Provided records:
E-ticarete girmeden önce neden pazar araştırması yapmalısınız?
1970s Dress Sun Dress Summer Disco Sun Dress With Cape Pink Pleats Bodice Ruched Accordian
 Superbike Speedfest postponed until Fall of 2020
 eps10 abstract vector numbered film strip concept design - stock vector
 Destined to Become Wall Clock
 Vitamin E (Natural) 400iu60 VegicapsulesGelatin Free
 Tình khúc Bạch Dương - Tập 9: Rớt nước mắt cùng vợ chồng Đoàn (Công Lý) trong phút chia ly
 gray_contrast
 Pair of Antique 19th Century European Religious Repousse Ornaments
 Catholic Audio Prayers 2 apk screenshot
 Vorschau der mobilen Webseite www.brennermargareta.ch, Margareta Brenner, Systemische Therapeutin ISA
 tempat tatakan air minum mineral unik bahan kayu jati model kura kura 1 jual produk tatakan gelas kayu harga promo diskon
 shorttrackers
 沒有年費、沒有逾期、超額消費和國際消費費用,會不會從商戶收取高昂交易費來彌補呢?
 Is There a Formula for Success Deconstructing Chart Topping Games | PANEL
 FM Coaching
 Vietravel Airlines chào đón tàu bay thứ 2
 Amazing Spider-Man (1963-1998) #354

Task instructions: What are the lines, exactly as written above, from the line with "Catholic Audio Prayers 2 apk screenshot" to the line with "FM Coaching", both included? Output only those.

Result for this task:
 Catholic Audio Prayers 2 apk screenshot
 Vorschau der mobilen Webseite www.brennermargareta.ch, Margareta Brenner, Systemische Therapeutin ISA
 tempat tatakan air minum mineral unik bahan kayu jati model kura kura 1 jual produk tatakan gelas kayu harga promo diskon
 shorttrackers
 沒有年費、沒有逾期、超額消費和國際消費費用,會不會從商戶收取高昂交易費來彌補呢?
 Is There a Formula for Success Deconstructing Chart Topping Games | PANEL
 FM Coaching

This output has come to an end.